* _To do_:
Copy the text of the listing below word for word, leaving out the picture.

* _Records supplied_:
=======
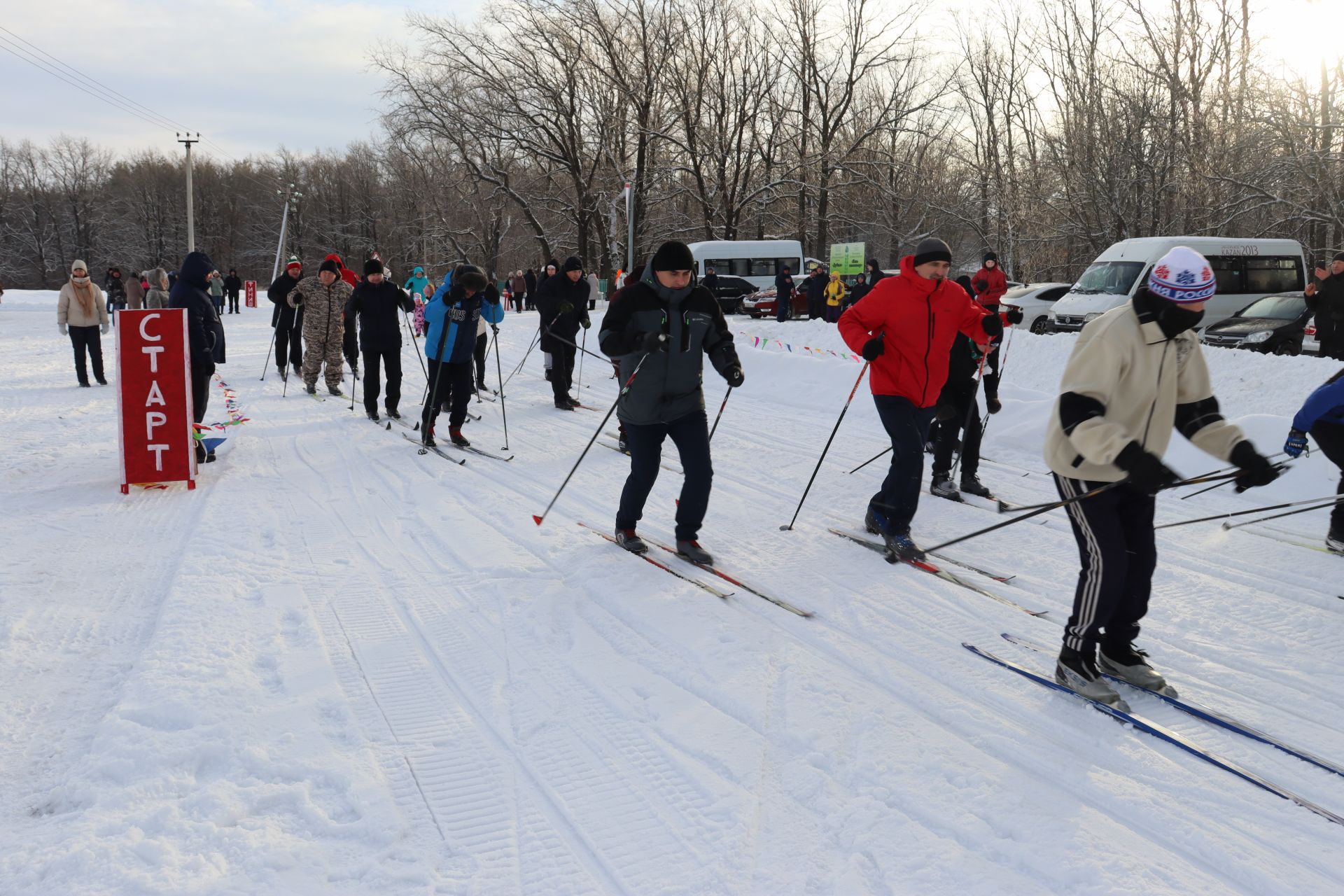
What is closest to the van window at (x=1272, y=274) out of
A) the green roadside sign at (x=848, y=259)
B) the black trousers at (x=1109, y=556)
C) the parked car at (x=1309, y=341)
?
=======
* _The solution_:
What is closest to the van window at (x=1272, y=274) out of
A) the green roadside sign at (x=848, y=259)
B) the black trousers at (x=1109, y=556)
C) the parked car at (x=1309, y=341)
?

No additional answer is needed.